You will likely be given a pre-emptive antibiotic. Try to get Bactrim. If they insist on Baytril, be sure you have probiotics as well to give. Baytril can affect appetite.
There is one exception to this rule, and that is if your pig develops consistent, persistent harsh breathing after surgery.
Inhalant anaesthetics are acrid, and can sting and dry the nasal passages and bronchii. Most pigs wheeze for a little bit after coming up out of anaesthesia. This is usually transient and passes quickly. If, however, your pig continues to labor to breathe, has wheezy, crackly breathing for longer than the night after surgery, or his or her breathing sounds "harsh" to the vet using a stethoscope, Baytril may be needed.

**Task to carry out**
Transcribe the portion of the antibiotics passage between "You will likely" and "may be needed.", inclusive.

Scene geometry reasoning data

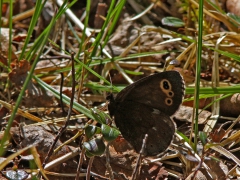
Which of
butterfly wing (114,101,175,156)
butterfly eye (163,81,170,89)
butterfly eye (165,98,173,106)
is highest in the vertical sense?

**Solution to the problem**
You will likely be given a pre-emptive antibiotic. Try to get Bactrim. If they insist on Baytril, be sure you have probiotics as well to give. Baytril can affect appetite.
There is one exception to this rule, and that is if your pig develops consistent, persistent harsh breathing after surgery.
Inhalant anaesthetics are acrid, and can sting and dry the nasal passages and bronchii. Most pigs wheeze for a little bit after coming up out of anaesthesia. This is usually transient and passes quickly. If, however, your pig continues to labor to breathe, has wheezy, crackly breathing for longer than the night after surgery, or his or her breathing sounds "harsh" to the vet using a stethoscope, Baytril may be needed.